» **ACTIVITÉ**:
Mettez sous forme de liste numérotée tout ce qui va de la ligne contenant « 大家家里大米没有的可以试试这 » jusqu'à la ligne contenant « 近实时内容生产流程确立，抢占新闻报道先机。 », ces deux lignes comprises, en omettant les lignes vides. Laissez les images de côté dans votre réponse.

» **DONNÉES DE TRAVAIL**:
──────

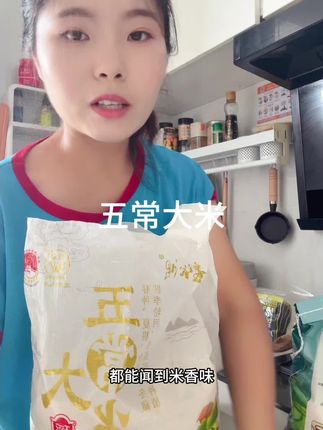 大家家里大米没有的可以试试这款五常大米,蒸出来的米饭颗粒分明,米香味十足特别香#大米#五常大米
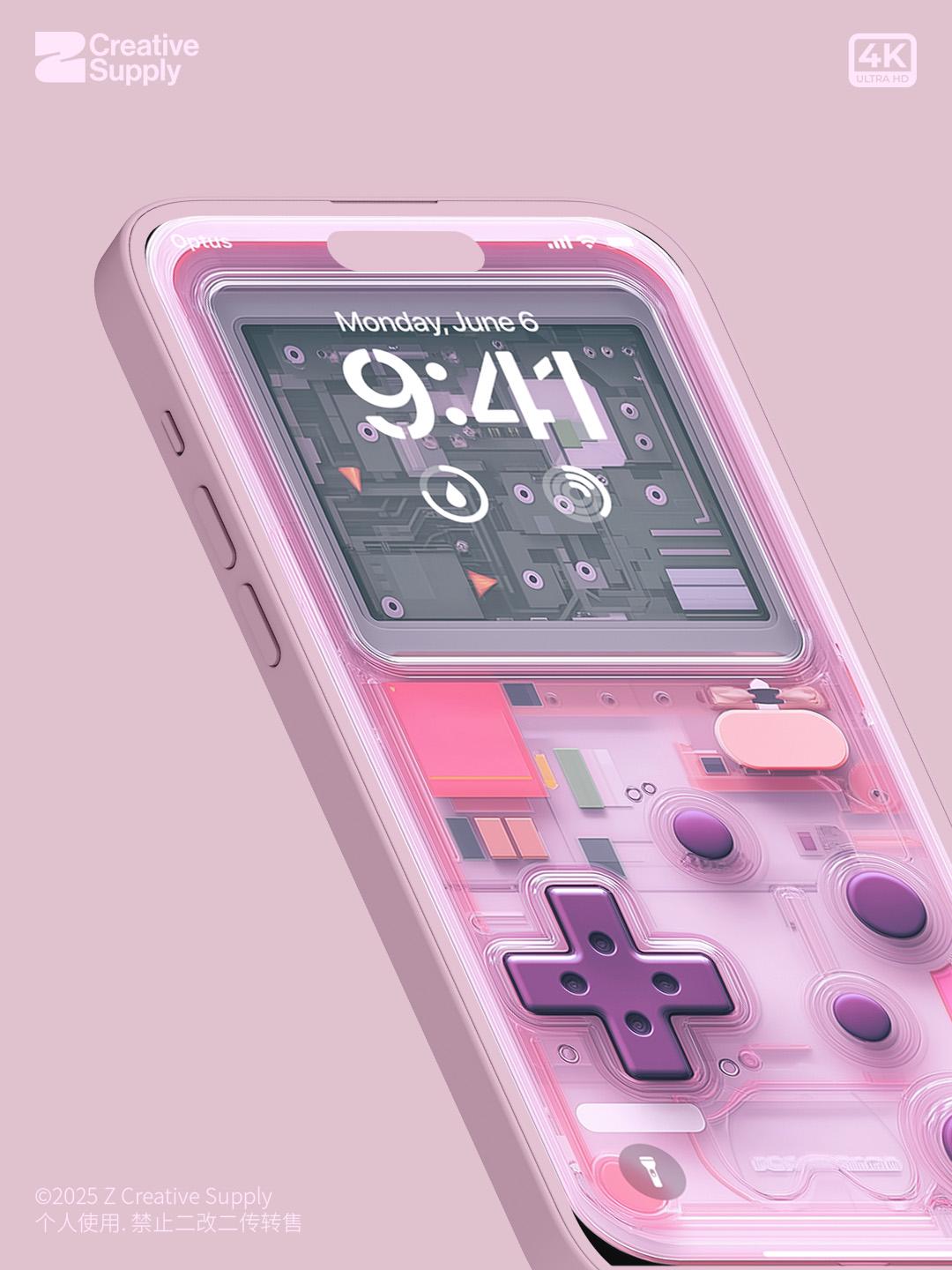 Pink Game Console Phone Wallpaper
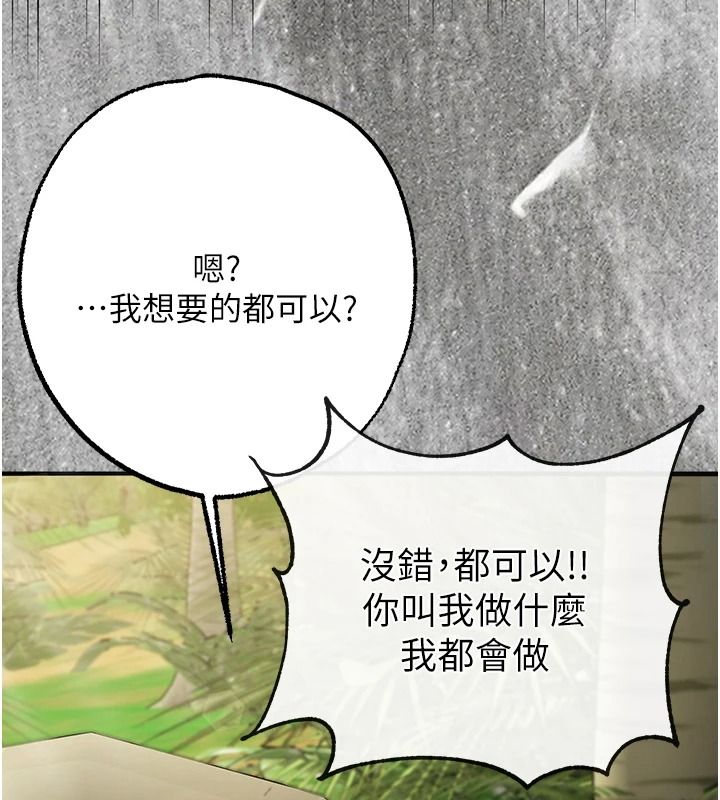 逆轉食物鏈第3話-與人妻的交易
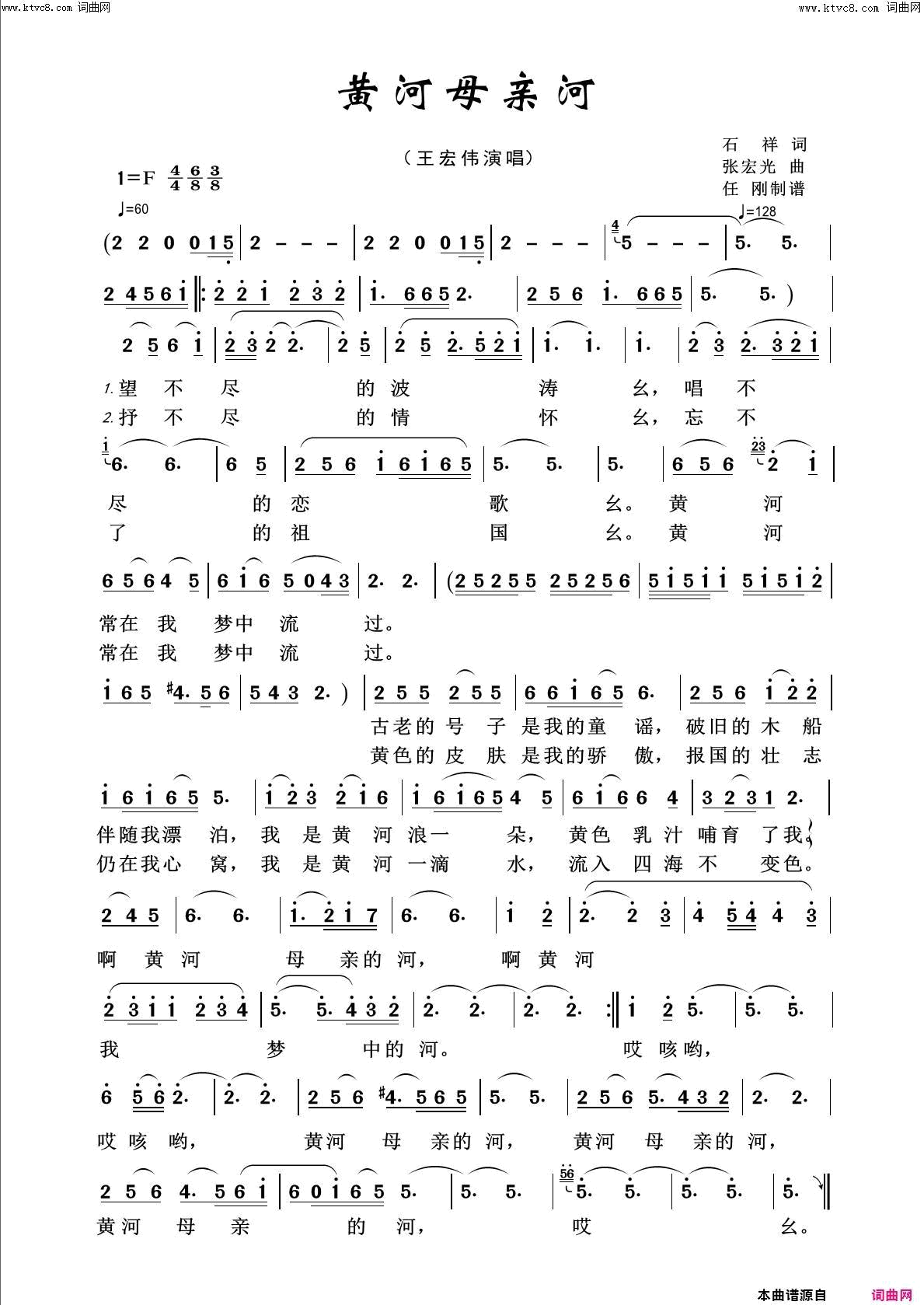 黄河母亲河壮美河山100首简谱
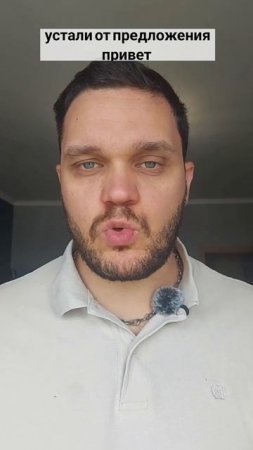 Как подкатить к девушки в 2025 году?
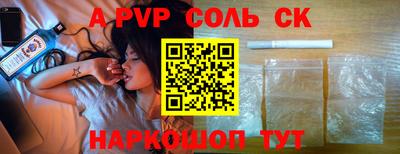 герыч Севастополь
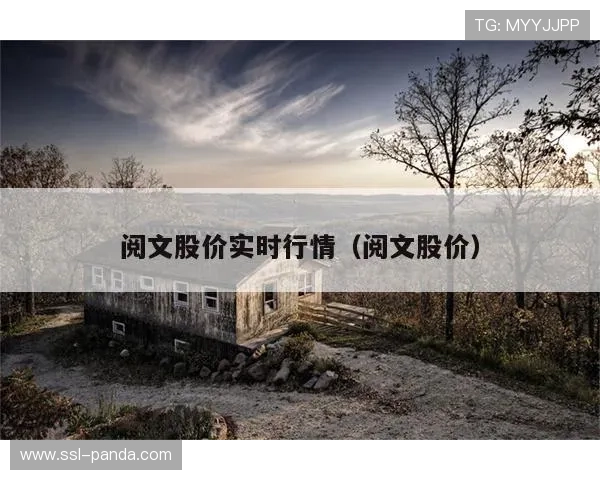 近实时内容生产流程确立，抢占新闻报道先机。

──────

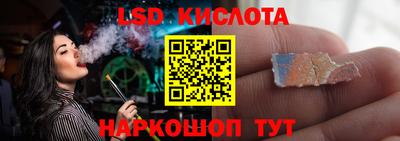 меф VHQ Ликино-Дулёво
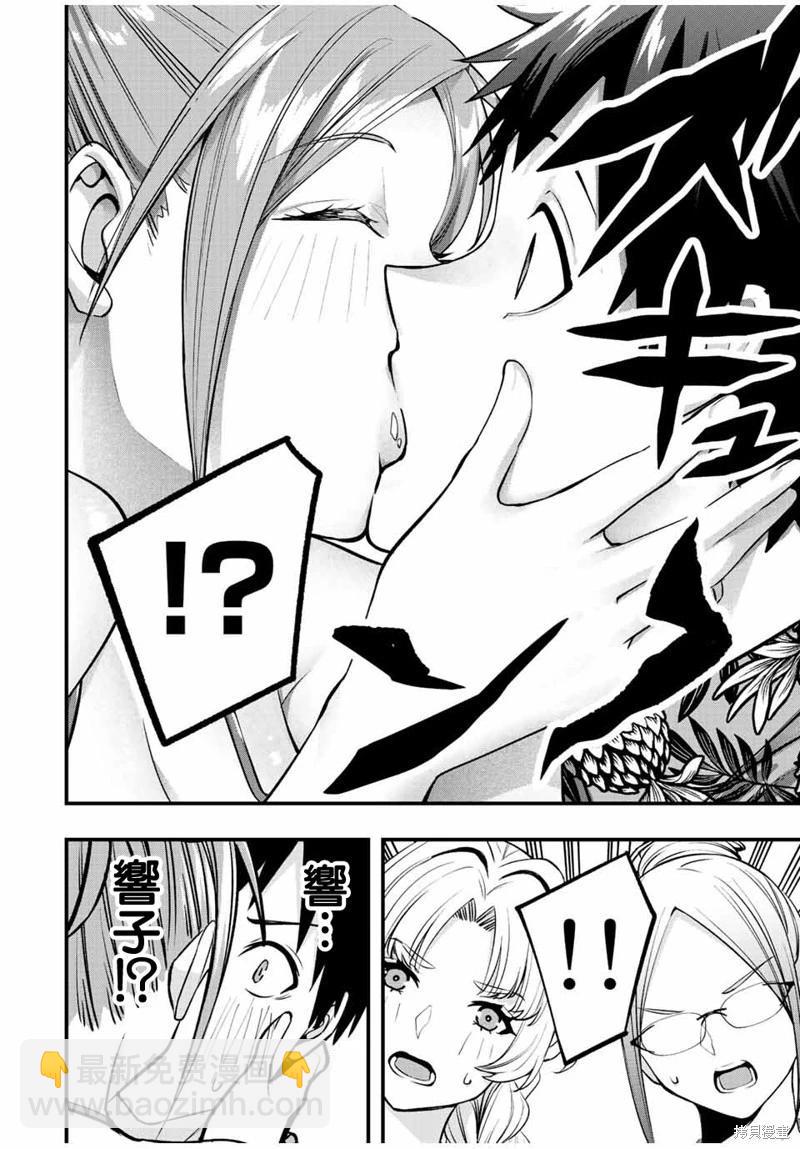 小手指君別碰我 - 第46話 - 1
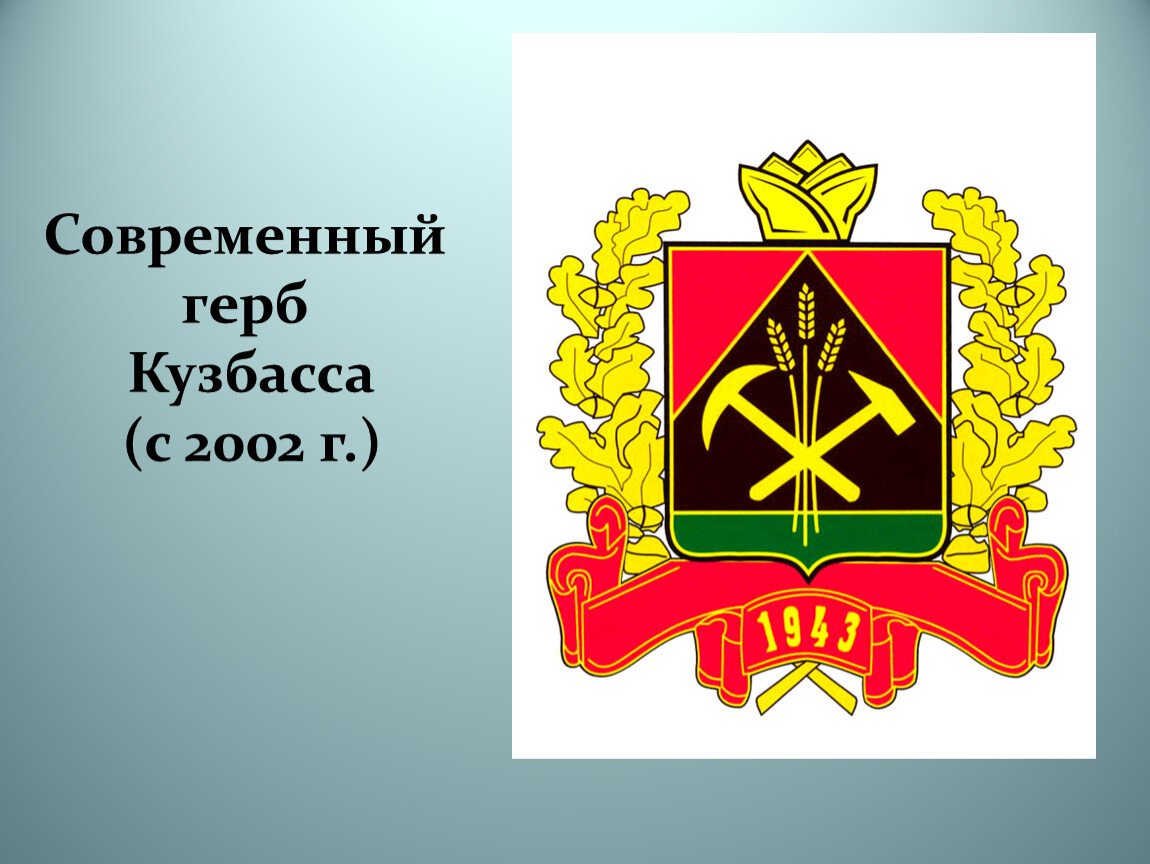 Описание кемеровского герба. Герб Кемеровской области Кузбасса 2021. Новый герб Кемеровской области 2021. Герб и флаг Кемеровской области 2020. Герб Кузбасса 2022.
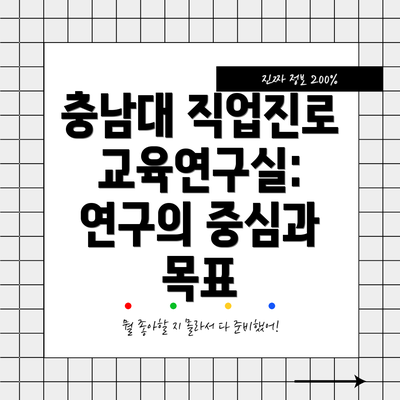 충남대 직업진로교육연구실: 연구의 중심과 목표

──────

» **RÉPONSE CI-DESSOUS**:
1.  大家家里大米没有的可以试试这款五常大米,蒸出来的米饭颗粒分明,米香味十足特别香#大米#五常大米
2.  Pink Game Console Phone Wallpaper
3.  逆轉食物鏈第3話-與人妻的交易
4.  黄河母亲河壮美河山100首简谱
5.  Как подкатить к девушки в 2025 году?
6.  герыч Севастополь
7.  近实时内容生产流程确立，抢占新闻报道先机。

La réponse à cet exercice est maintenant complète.